• **EXERCISE PROMPT**:
Two lines in the data below mark the range: the one with "Researchers investigated whether" and the one with "To quantify micro-diversity, the". Return both, along with every line between them, exactly.

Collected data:
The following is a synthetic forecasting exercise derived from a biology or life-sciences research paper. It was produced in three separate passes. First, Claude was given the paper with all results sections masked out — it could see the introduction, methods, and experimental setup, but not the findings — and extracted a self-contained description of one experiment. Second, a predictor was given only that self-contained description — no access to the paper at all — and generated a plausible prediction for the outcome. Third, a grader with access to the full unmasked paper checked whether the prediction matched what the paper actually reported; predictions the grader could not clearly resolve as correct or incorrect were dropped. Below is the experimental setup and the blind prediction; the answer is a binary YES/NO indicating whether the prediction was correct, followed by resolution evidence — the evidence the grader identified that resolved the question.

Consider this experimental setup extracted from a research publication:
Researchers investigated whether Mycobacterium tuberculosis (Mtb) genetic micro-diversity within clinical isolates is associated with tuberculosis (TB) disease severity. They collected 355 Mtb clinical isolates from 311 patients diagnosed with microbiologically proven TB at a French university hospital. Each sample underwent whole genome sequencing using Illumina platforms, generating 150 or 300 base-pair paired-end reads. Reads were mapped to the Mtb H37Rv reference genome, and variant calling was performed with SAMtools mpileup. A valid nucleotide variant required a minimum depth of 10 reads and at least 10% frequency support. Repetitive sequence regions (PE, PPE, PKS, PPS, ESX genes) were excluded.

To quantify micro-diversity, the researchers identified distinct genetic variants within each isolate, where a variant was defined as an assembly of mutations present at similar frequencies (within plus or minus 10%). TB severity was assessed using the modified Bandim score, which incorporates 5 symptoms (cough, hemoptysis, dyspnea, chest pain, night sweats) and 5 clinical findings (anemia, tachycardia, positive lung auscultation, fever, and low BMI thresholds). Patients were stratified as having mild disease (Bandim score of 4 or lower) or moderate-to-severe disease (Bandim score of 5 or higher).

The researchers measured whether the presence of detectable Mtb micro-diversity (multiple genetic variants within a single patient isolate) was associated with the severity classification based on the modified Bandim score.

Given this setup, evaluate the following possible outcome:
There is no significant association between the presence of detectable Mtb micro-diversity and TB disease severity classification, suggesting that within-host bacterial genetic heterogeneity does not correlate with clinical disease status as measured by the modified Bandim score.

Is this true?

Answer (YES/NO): NO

• **ANSWER TO THIS EXERCISE**:
Researchers investigated whether Mycobacterium tuberculosis (Mtb) genetic micro-diversity within clinical isolates is associated with tuberculosis (TB) disease severity. They collected 355 Mtb clinical isolates from 311 patients diagnosed with microbiologically proven TB at a French university hospital. Each sample underwent whole genome sequencing using Illumina platforms, generating 150 or 300 base-pair paired-end reads. Reads were mapped to the Mtb H37Rv reference genome, and variant calling was performed with SAMtools mpileup. A valid nucleotide variant required a minimum depth of 10 reads and at least 10% frequency support. Repetitive sequence regions (PE, PPE, PKS, PPS, ESX genes) were excluded.

To quantify micro-diversity, the researchers identified distinct genetic variants within each isolate, where a variant was defined as an assembly of mutations present at similar frequencies (within plus or minus 10%). TB severity was assessed using the modified Bandim score, which incorporates 5 symptoms (cough, hemoptysis, dyspnea, chest pain, night sweats) and 5 clinical findings (anemia, tachycardia, positive lung auscultation, fever, and low BMI thresholds). Patients were stratified as having mild disease (Bandim score of 4 or lower) or moderate-to-severe disease (Bandim score of 5 or higher).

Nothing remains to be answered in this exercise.